T 2.137 Poor and inadequate planning when distributing patches and changes

To ensure that patches and changes can be distributed in the organisation within the defined period of time, the technical and personnel resources required for this purpose must be planned in the framework of the patch and change management. If no adequate resources are available, there is the risk that the distribution of changes takes more time than planned or even fails. Thus, business processes with high availability requirements might be impaired if, for example, servers or databases required for this purpose fail.

Patches and changes may also be distributed in a software-based manner. If the software used for this purpose, however, cannot be adapted to the growing and ever more complex IT landscape, the distribution ultimately becomes more time-consuming. Therefore, it is no longer be possible to distribute security updates promptly.

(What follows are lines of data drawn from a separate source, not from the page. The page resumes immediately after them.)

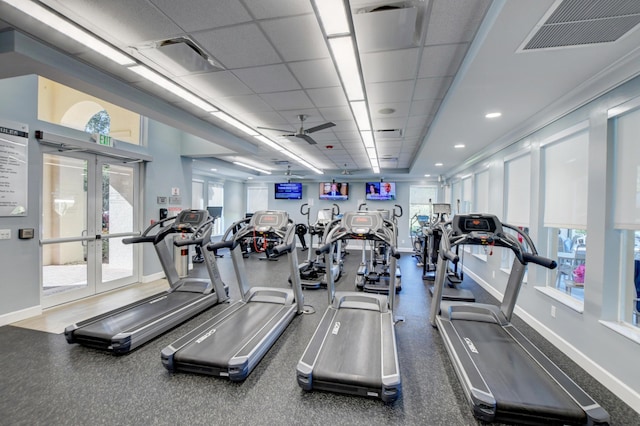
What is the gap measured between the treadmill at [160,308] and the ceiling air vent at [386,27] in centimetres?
340

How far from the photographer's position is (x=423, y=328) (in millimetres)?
3777

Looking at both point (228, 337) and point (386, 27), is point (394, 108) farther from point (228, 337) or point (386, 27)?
point (228, 337)

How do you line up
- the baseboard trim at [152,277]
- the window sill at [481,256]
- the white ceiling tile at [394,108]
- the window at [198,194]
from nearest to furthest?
the white ceiling tile at [394,108]
the baseboard trim at [152,277]
the window sill at [481,256]
the window at [198,194]

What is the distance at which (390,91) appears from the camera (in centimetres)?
367

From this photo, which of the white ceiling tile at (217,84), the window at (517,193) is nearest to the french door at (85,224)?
the white ceiling tile at (217,84)

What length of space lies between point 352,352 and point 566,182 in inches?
128

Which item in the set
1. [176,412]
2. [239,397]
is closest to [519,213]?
[239,397]

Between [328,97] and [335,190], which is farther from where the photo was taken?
[335,190]

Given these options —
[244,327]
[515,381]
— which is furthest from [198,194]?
[515,381]

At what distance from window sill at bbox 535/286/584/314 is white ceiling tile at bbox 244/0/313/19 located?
12.8 ft

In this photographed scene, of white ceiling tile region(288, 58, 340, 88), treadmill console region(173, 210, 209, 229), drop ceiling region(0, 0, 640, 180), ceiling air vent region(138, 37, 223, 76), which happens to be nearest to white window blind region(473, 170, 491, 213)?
drop ceiling region(0, 0, 640, 180)

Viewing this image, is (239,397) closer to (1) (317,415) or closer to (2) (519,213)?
(1) (317,415)

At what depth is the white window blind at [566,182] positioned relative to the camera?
320 cm

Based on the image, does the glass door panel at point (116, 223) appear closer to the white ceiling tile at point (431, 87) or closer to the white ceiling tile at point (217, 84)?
the white ceiling tile at point (217, 84)
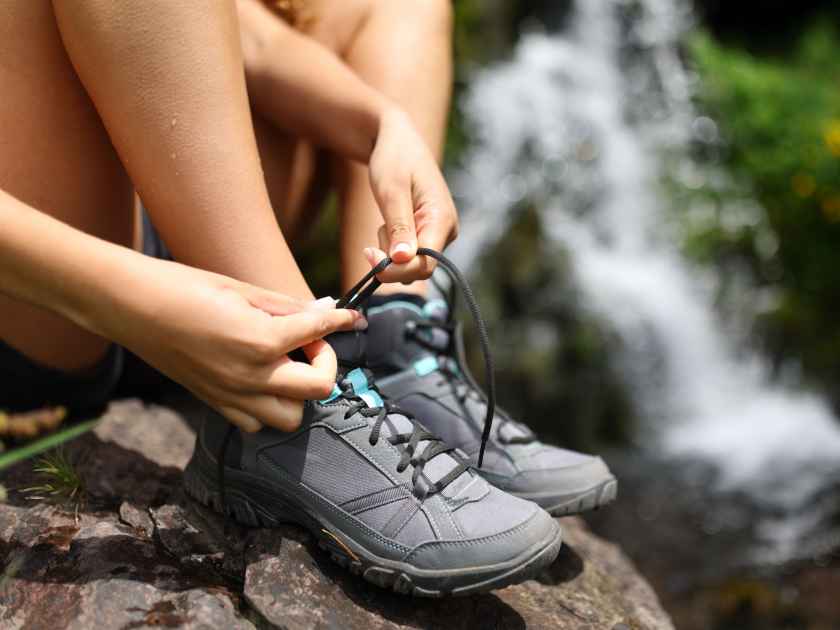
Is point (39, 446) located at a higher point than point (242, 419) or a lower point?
lower

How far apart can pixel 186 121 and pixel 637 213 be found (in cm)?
409

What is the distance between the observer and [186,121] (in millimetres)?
1074

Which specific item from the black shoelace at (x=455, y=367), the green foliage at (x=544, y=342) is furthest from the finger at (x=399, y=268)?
the green foliage at (x=544, y=342)

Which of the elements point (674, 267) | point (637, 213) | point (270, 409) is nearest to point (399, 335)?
point (270, 409)

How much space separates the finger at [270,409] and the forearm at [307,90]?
0.55 metres

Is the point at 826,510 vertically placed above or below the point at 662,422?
above

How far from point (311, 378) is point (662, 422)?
3179mm

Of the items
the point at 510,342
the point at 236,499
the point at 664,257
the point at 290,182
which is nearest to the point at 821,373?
the point at 664,257

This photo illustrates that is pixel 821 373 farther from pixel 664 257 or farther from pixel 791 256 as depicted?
pixel 664 257

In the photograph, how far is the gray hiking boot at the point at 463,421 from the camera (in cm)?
133

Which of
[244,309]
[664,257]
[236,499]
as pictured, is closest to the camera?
[244,309]

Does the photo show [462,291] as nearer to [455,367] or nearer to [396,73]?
[455,367]

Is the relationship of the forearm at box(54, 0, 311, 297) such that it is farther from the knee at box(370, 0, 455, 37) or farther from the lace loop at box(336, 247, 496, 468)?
the knee at box(370, 0, 455, 37)

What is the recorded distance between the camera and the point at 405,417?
121cm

Sometimes, the order in which patches and changes have to be distributed are relevant for the consistency and security of the entire system. For example, a new version of a security software program might require an operating system on which all current patches have been installed. In this case, first the operating systems in the information system must be updated, restarted if necessary and only then can the new security software be installed. A distributing software that does not check the existing patches and changes might try to install the security software before the operating system has been updated successfully. Thus, it would leave an inconsistent or even unpatched system.

If the software on IT systems is updated, it is often necessary to restart the application or the operating system afterwards. It takes some time until complex applications such as databases make their data available again following an update. During this period of time, the applications and data of the systems are not available. For systems with high availability requirements, this can have a negative impact on the organisation. This is particularly the case when the systems are not available for a longer period of time than expected due to errors during the change operation. Such failures might mean that employees or customers are impaired in carrying out their work.

Examples:

• In on organisation, a security patch for a Windows server is installed. This server must be restarted afterwards. During this period of time, the system is not available. Since the login process to the internal LAN runs on this server, the users cannot log in or carry out their work only work to a limited extent during this period of time. With its customers, the organisation has agreed upon a high level of availability by means of Services Level Agreements and thus violates existing contracts.
• The IT department of a company installs a security patch on a Voice over IP server. When restarting the system, the configuration file of the VoIP service must still be adapted in addition to this. During this period of time, it was not possible to answer external telephone calls. The company's lack of availability has a negative effect on its external perception by its customers.